The sound sent a note of fear through him.
She was afraid… Afraid he was not going to recover. She was trying to hide it, his beautiful, strong, brave wife. But he knew her. She could act as much as she wished, but he could hear the fear under her claim.
There was a longer pause from the doctor, and suddenly Callum realized just how ill he must be because another coughing fit rattled through him, and he felt as if his body was made of icy snow.
“Blanket,” he begged.
“No, Your Grace,” the doctor said.
“Blanket,” he roared.
And then Cymbeline said fiercely, “No. You are burning up, and we must get your fever down, Callum. No blanket.”
He sank against the bed.
He ached. He ached as he had never ached in his entire life.
“Callum,” she called, “please, my love. You must fight this. Fight with all you have.”
Fight? Of course he would fight this. He had been fighting his entire life, and he would not stop now. He wasn’t going to suddenly cease, but the weakness of his body shocked him.

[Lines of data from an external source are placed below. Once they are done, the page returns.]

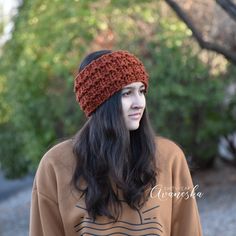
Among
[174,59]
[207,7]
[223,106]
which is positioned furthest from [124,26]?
[223,106]

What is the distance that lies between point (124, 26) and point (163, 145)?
590 centimetres

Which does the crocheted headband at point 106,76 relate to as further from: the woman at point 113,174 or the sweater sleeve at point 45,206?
the sweater sleeve at point 45,206

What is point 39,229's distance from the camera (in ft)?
8.93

His body had never betrayed him before, but it suddenly occurred to him that perhaps it wasn’t his body that had betrayed him.
It was he who had betrayed his body. There were all the times he had never listened to it, all the times he had ignored the exhaustion, the aches, the warnings.

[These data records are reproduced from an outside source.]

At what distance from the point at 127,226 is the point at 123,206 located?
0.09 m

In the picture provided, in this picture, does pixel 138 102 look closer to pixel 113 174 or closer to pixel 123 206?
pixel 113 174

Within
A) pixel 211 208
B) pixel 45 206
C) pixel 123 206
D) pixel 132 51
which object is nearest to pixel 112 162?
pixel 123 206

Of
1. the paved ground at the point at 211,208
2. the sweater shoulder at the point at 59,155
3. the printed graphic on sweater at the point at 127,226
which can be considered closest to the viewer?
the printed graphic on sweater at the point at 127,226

All the times he should have gone to his bed when he was sick but had pushed himself to get work done.
And over these last weeks, he had taxed himself even further, making certain that he spent time with the woman he loved, the woman who made his life worth living, as well as doing all the work.

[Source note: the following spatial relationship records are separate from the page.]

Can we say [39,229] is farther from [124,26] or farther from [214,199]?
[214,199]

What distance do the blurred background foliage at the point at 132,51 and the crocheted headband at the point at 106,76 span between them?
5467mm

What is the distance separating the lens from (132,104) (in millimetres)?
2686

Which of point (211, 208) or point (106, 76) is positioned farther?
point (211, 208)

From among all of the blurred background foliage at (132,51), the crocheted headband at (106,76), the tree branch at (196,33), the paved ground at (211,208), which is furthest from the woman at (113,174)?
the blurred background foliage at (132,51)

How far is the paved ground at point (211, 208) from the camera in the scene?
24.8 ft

The sacrifices had seemed worth it.
Had it been too much to try to love her and do his work too? No. It couldn’t be. He wouldn’t allow it, but he felt weak.
Dear God, he felt weak. And suddenly, he felt as if his entire life might be slipping away from him, as if suddenly that companion which he had been so certain he was not afraid of had come into the room.
Death.
He let out a shout of defiance. “Go away!”
“Callum, are you all right?” Cymbeline asked.
He began to shake his head. No, no. Death was not coming for him. It was too soon. His father had had until he was forty-five, and Death had come suddenly, taking him immediately with a little bit of pain, but this felt different.
This felt as if Death had slipped into the room and was laughing at him, laughing at him for believing that he could mock Death, control Death. He had not thought he’d been trying to control Death by living the way he had, but now he realized Death might come for a fellow in many ways.
His father’s heart had stopped, and he’d been gone instantaneously.
But what if Death came as an illness? An illness that racked his body and left him weak and ruined him, not just for himself, but for the woman he loved and also for all the people he was supposed to help.
What if Death had come to take him in a long, agonizing struggle because he had not listened to all the warnings? He was the Duke of Baxter after all.
No one could warn him.
Not even his wife.
And now, he feared he was going to lose her. He was going to lose it all.